Oscar-Nominated Actor Reveals Parkinson's Diagnosis, Announces Retirement Daily Mail
An Academy Award-nominated actor revealed that he has been diagnosed with Parkinson’s disease and announced his retirement from acting. The U.K.’s Daily Mail reports that Bob Hoskins, known for “Who Framed Roger Rabbit,” “The Long Good Friday” and a string of successful Hollywood movies, received the diagnosis back in the fall and has decided to end his career to focus on spending time with his family.
The British-born Hoskins, 69, received an Oscar nomination for “Mona Lisa” in 1987, also winning a Golden Globe for the role. He appeared recently as a dwarf in the Kristen Stewart movie “Snow White and the Huntsman.”
A statement released on behalf of the actor said: “Bob Hoskins wishes to announce that he will be retiring from acting, following his diagnosis of Parkinson’s disease last autumn.

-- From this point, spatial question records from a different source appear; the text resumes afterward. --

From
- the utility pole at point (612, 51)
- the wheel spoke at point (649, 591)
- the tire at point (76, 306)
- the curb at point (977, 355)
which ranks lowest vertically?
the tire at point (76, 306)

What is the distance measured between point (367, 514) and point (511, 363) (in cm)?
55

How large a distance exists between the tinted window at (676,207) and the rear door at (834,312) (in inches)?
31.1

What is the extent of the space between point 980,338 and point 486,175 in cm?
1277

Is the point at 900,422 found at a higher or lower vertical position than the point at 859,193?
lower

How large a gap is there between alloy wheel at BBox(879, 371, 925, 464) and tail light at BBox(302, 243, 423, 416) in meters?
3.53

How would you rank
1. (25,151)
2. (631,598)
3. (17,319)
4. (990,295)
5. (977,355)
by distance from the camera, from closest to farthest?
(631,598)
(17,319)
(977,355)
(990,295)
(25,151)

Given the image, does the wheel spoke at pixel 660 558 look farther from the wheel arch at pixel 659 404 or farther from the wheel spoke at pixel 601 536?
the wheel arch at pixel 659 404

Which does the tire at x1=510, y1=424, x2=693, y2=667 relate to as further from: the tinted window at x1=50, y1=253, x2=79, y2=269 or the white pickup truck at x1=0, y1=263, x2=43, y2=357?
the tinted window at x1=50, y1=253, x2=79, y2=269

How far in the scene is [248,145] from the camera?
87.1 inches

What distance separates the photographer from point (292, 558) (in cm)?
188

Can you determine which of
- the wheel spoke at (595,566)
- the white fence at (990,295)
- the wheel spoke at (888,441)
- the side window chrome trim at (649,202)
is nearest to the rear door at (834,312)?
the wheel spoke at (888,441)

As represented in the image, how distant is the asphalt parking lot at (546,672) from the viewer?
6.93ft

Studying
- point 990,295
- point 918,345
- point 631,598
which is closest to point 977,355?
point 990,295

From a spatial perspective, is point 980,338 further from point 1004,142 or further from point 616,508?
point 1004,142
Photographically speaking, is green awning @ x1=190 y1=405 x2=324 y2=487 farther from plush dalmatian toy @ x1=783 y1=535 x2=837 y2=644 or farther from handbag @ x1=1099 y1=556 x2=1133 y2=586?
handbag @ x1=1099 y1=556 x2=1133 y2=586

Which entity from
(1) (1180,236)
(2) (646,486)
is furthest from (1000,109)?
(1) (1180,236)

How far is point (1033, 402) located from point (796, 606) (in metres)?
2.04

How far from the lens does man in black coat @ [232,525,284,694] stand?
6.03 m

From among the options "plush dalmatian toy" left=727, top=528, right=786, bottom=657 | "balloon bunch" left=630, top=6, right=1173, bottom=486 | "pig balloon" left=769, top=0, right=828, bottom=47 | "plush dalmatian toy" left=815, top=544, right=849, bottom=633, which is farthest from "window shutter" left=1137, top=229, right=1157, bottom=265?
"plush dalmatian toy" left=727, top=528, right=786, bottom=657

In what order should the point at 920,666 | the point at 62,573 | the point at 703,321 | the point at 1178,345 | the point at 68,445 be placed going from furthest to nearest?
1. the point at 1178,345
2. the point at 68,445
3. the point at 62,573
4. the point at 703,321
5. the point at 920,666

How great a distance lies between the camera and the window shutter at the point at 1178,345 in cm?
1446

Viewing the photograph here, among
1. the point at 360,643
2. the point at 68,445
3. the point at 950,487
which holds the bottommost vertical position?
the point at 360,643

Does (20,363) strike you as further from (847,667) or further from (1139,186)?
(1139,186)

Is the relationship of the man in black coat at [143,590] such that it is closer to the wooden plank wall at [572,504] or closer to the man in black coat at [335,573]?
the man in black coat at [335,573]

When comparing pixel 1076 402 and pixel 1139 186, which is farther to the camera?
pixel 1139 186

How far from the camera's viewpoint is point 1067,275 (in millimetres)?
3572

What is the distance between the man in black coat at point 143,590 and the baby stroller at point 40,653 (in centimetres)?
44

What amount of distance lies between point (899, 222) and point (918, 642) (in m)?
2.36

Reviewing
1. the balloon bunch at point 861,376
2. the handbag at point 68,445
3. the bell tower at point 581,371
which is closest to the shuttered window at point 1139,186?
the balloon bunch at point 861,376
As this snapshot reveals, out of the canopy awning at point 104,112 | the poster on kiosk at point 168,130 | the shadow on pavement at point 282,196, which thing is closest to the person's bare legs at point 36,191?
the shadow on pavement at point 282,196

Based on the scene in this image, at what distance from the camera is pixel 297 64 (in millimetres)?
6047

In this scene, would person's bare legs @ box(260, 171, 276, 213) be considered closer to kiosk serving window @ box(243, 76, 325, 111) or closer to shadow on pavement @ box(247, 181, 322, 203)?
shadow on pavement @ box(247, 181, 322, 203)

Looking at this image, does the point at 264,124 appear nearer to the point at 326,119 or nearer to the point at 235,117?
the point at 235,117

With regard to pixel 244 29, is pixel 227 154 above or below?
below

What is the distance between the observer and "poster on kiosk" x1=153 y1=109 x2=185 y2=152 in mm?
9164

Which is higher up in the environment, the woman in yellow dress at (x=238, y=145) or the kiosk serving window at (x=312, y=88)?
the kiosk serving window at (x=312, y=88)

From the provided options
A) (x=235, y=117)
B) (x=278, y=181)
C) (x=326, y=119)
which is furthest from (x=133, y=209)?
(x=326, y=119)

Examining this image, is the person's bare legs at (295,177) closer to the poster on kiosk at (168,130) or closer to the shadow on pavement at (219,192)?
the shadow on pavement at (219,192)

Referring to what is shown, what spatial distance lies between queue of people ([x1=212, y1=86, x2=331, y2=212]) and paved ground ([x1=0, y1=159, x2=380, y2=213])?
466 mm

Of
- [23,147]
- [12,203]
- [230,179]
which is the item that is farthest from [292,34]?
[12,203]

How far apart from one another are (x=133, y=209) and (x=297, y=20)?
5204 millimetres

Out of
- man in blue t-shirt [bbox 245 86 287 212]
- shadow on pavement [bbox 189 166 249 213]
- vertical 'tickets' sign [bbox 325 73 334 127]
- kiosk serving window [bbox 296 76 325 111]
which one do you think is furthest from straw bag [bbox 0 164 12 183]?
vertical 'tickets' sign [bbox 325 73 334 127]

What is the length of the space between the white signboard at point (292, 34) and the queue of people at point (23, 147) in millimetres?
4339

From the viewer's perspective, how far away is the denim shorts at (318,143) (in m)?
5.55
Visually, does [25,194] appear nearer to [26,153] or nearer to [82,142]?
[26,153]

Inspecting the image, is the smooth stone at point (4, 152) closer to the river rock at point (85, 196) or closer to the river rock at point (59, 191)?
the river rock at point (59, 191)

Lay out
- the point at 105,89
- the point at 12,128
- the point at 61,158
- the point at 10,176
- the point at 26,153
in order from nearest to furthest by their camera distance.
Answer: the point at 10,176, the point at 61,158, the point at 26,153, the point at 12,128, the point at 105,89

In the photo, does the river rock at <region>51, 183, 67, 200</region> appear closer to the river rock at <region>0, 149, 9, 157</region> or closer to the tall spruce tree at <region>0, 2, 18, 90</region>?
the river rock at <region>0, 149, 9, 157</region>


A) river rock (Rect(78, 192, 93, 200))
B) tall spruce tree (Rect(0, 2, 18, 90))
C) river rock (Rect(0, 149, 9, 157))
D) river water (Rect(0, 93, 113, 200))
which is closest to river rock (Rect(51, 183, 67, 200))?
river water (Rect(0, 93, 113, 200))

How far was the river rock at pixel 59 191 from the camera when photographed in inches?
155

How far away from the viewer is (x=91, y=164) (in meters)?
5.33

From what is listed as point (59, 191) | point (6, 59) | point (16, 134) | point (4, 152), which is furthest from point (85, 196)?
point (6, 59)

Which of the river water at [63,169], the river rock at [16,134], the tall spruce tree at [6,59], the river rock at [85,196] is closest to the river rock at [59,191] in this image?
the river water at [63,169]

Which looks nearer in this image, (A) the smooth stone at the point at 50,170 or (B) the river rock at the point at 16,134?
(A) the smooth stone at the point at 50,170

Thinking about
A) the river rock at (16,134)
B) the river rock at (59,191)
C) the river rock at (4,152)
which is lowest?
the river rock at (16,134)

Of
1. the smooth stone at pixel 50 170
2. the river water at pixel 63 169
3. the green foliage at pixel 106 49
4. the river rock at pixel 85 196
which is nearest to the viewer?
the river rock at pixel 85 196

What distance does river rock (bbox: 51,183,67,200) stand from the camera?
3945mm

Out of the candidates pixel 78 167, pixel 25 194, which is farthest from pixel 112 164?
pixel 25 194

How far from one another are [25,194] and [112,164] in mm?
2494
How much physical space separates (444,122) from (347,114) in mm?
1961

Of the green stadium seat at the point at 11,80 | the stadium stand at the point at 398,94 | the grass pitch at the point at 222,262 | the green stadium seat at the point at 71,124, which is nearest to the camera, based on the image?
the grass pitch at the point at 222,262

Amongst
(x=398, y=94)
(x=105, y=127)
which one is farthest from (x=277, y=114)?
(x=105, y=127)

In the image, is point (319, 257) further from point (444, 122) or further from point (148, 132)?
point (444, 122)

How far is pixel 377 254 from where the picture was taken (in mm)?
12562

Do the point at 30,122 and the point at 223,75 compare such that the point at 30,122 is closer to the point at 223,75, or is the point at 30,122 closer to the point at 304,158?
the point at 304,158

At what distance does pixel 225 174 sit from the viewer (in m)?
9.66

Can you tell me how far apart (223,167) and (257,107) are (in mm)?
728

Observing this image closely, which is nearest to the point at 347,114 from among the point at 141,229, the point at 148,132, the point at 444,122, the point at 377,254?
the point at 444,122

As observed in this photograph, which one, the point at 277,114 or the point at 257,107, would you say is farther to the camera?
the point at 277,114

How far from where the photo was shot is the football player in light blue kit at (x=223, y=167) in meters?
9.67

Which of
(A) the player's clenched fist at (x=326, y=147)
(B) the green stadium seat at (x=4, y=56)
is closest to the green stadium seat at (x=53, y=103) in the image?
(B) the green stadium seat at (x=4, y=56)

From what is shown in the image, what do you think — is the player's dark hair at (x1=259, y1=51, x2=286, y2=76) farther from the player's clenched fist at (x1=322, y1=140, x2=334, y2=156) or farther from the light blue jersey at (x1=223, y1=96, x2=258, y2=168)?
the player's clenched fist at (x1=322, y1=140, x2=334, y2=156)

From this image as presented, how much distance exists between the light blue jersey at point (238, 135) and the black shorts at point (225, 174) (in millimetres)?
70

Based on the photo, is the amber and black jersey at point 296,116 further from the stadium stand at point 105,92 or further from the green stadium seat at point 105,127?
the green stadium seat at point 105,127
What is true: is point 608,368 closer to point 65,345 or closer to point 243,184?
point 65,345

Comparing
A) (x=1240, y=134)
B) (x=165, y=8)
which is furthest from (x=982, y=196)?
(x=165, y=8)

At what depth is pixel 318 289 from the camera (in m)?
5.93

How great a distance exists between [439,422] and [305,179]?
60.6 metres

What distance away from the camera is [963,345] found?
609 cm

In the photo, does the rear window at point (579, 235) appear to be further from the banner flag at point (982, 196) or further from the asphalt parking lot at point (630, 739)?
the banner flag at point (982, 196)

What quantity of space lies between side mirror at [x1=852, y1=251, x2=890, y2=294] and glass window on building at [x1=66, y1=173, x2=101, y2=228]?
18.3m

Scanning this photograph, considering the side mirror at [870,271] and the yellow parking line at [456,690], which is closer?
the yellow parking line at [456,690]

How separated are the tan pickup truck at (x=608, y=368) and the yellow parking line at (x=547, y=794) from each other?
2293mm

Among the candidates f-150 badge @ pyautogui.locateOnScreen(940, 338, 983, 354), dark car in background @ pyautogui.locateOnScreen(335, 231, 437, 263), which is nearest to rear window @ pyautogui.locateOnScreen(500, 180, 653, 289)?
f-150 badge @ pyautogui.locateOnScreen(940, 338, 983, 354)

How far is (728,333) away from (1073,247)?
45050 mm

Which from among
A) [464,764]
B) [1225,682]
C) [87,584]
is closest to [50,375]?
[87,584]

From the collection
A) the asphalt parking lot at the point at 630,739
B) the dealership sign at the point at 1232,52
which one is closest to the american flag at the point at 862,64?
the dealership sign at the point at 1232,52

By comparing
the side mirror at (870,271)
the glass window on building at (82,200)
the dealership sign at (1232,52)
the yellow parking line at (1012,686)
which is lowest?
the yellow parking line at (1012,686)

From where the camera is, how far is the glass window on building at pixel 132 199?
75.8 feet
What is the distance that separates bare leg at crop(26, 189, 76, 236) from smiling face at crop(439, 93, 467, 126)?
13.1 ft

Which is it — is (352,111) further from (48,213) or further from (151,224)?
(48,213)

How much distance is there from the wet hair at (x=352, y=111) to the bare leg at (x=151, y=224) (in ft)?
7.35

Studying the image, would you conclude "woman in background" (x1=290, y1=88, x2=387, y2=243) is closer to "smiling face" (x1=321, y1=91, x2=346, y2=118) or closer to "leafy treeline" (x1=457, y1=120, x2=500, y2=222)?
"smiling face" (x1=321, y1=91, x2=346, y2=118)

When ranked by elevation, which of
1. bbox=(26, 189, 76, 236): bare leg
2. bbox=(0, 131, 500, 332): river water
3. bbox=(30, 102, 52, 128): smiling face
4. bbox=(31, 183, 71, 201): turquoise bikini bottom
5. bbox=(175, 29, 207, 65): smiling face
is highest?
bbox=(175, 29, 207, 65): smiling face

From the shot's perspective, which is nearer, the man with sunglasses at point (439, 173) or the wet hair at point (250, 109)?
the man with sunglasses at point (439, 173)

“He wishes to thank all the great and brilliant people he has worked with over the years, and all of his fans who have supported him during a wonderful career.
“Bob is now looking forward to his retirement with his family, and would greatly appreciate that his privacy be respected at this time.”
Parkinson's, a neurological condition, has no known cure, the story reports, adding: “It is often known for the tremors which it causes but other effects include slow movements and depression.”
Among the more than 70 movies in which Hoskins has appeared are “Hook” and “Neverland.” He also appears in “Pink Floyd The Wall,” “Nixon” and “Mermaids.”